At first this hyperattention to detail—the elevator’s “up” button, the page count of the local phone book—seems to be his way of reclaiming a little sanity, a way to revel in the hard details so lacking in the debate over Yucca, demonstrating D’Agata’s “faith in withheld meanings: the dream that if we linger long enough with anything, the truth of its significance is bound to be revealed.”
But those optimistic lines come early. As About a Mountain unfolds, the lists branch out and we notice how each item stands alone amid all that white space. We notice our writer isn’t cataloguing but attempting to reach a conclusion by accumulation. We begin to see that his task is immense, that he’s seeking answers to the Big Questions, the ones filed under: “The Unknown.” And we are thankful for the effort. But we also sense that at the end of these virtuosic riffs, our writer, despite his efforts, knows he may not know enough.
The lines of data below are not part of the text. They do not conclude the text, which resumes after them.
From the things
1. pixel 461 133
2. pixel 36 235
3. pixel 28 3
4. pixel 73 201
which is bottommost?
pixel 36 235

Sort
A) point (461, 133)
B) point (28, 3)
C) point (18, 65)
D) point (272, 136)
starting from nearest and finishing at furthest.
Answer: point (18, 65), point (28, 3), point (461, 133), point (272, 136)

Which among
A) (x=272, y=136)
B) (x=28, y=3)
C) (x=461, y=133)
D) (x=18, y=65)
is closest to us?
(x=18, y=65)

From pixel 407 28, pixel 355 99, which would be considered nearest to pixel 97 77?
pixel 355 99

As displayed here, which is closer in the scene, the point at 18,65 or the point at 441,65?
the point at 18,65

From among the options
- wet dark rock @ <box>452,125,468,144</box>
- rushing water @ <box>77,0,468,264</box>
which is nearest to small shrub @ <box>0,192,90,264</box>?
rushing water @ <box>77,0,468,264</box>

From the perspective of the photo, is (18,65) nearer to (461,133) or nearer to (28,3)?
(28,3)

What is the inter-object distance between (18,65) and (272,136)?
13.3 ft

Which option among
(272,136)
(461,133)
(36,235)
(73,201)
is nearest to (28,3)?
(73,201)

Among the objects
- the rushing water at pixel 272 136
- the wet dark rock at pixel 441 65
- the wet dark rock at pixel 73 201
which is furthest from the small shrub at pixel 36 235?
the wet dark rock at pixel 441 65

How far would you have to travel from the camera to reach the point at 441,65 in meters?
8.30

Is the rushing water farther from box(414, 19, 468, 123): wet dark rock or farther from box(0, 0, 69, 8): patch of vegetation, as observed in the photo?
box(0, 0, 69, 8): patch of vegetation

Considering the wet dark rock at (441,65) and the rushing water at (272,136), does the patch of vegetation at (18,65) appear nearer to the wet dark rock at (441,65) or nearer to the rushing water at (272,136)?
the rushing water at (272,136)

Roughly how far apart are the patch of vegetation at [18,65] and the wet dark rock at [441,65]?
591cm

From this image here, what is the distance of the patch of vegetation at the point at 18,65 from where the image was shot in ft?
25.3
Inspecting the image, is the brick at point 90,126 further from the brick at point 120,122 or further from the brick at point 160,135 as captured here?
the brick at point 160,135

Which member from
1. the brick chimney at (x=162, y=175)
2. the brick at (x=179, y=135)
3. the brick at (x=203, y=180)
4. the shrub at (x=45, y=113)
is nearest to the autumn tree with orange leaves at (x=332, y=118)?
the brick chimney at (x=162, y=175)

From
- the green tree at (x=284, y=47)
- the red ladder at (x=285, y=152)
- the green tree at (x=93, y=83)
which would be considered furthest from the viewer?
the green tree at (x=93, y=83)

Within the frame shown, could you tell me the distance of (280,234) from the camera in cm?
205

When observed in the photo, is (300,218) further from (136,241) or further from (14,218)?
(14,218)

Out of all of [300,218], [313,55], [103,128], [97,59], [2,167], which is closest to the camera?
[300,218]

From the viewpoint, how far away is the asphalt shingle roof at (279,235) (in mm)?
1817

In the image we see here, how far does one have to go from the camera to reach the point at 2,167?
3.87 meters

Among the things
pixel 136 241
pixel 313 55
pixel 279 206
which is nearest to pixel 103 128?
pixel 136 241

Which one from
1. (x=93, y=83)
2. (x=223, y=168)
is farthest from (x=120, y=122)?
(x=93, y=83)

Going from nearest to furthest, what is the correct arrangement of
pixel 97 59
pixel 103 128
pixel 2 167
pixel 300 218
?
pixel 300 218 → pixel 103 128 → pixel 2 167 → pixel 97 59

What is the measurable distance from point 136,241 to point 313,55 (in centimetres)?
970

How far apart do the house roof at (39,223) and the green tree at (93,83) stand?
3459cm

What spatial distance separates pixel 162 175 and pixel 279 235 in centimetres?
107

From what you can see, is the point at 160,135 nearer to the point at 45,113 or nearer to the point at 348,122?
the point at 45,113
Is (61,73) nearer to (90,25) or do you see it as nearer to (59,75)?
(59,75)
There’s enough here to fill a prescription for anti-depressants. The death of language. The suicide of a teenage boy. The politics. Vegas. Meanings unrevealed. Or do the meanings reveal themselves? Our writer has a nearly inhuman depth of perception, and readers can take hope from how, in the face of his uncertainty, D’Agata puts his fine improvisational mind to work, where meaning dissolves into nothingness, where low ceilings are protection from God, where suicides occur by the dozen, where cakes are the size of football fields, and where language is as porous and corrosive as that damn mountain.